Quoted passage:
• • • • • • •

Directed by Jaume Collet-Serra. Written by Byron Willinger, Philip de Blasi and Ryan Engle. Cast: Liam Neeson, Vera Farmiga, Patrick Wilson, Sam Neill, Elizabeth McGovern, Jonathan Banks, Andy Nyman, Florence Pugh, Ella-Rae Smith, Roland Moller,  Killian Scott, Shazad Latif, Clara Lago, Colin McFarlane, Kobna Holdbrook-Smith, Adam Nagaitis, Kingsley Ben-Adir, Damson Idris. (PG-13, 105 mins)

Not even Liam Neeson expected TAKEN to jumpstart a new career as an action hero in his late 50s way back in 2009. In the ensuing years, he's enjoyed much success with two TAKEN sequels and string of other hits that also led to the Neeson formula giving a bunch of other respectable, award-winning actors their shot at kicking ass and blowing shit up as they push 60, among them Kevin Costner in 3 DAYS TO KILL, Denzel Washington in THE EQUALIZER, Sean Penn in THE GUNMAN, and even the unlikely Gerard Depardieu in the justifiably little-seen VIKTOR. One could even tangentially connect the EXPENDABLES franchise to the unexpected success of TAKEN, which Fox inexplicably had little faith in, sitting on it for over a year and almost dumping it directly to DVD before taking a gamble that paid off. Workaholic Neeson's action movies became such a staple at multiplexes in the early 2010s that it's hard to believe THE COMMUTER is his first film of this type since 2015's RUN ALL NIGHT. He then took a bit of a break from genre fare, appearing in a supporting role as Gen. Douglas MacArthur in the 2016 South Korean WWII epic OPERATION CHROMITE, motion-capturing the title character in J.A. Bayona's A MONSTER CALLS, co-starring as a conflicted priest in Martin Scorsese's arthouse drama SILENCE, and playing Watergate whistleblower "Deep Throat" in 2017's barely-released MARK FELT: THE MAN WHO BROUGHT DOWN THE WHITE HOUSE. Action Neeson is back in THE COMMUTER, and though it's only January, it's already a safe bet that this will be one of the year's most stupidly entertaining thrillers.







Neeson!

• • • • • • •

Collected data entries
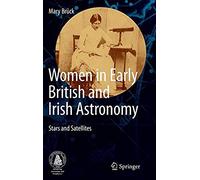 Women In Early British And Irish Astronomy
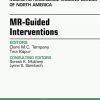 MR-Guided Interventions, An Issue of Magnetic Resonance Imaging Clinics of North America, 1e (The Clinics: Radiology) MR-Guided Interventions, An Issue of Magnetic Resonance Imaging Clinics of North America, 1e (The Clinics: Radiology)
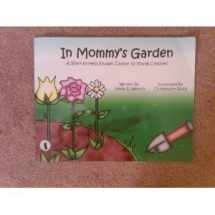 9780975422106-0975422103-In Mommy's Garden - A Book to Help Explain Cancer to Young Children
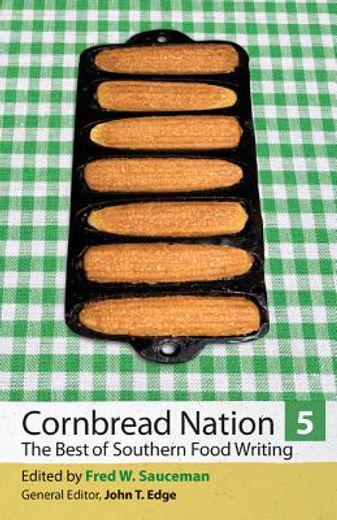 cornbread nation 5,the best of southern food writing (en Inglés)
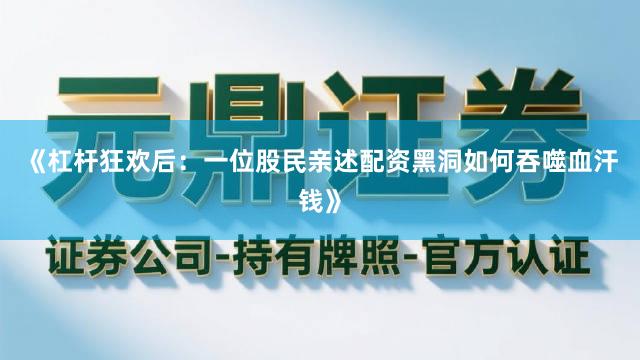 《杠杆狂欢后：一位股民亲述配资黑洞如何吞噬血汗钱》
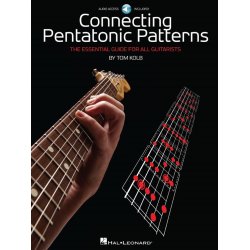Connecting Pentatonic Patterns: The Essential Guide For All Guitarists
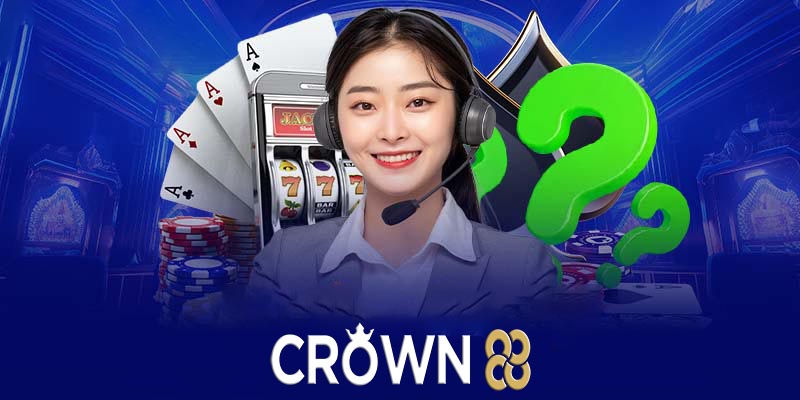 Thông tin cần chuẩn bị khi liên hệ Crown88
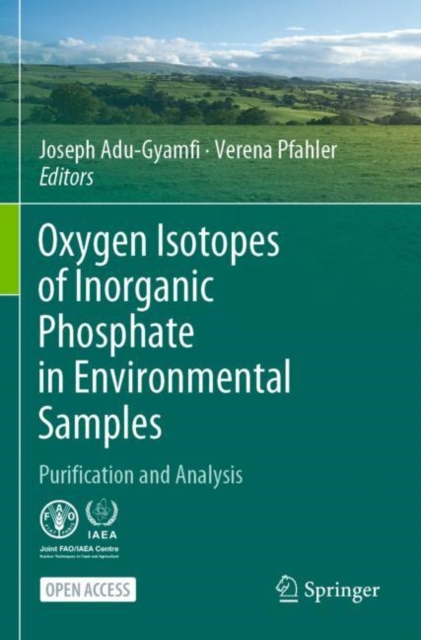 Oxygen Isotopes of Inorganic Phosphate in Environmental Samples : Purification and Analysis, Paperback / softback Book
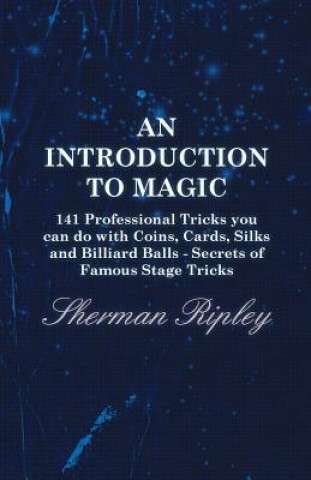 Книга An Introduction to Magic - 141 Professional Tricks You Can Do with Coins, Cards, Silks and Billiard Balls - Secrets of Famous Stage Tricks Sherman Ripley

• • • • • • •

What is required:
Decide whether each statement agrees with the review, answering yes or no and quoting the exact words of the review that settle it. 1. Fox released TAKEN directly to DVD. 2. Before THE COMMUTER, Neeson's most recent action film came out in 2015. 3. Neeson played Gen. Douglas MacArthur in OPERATION CHROMITE.

Answer section:
1. No: "almost dumping it directly to DVD before taking a gamble that paid off"
2. Yes: "THE COMMUTER is his first film of this type since 2015's RUN ALL NIGHT"
3. Yes: "appearing in a supporting role as Gen. Douglas MacArthur in the 2016 South Korean WWII epic OPERATION CHROMITE"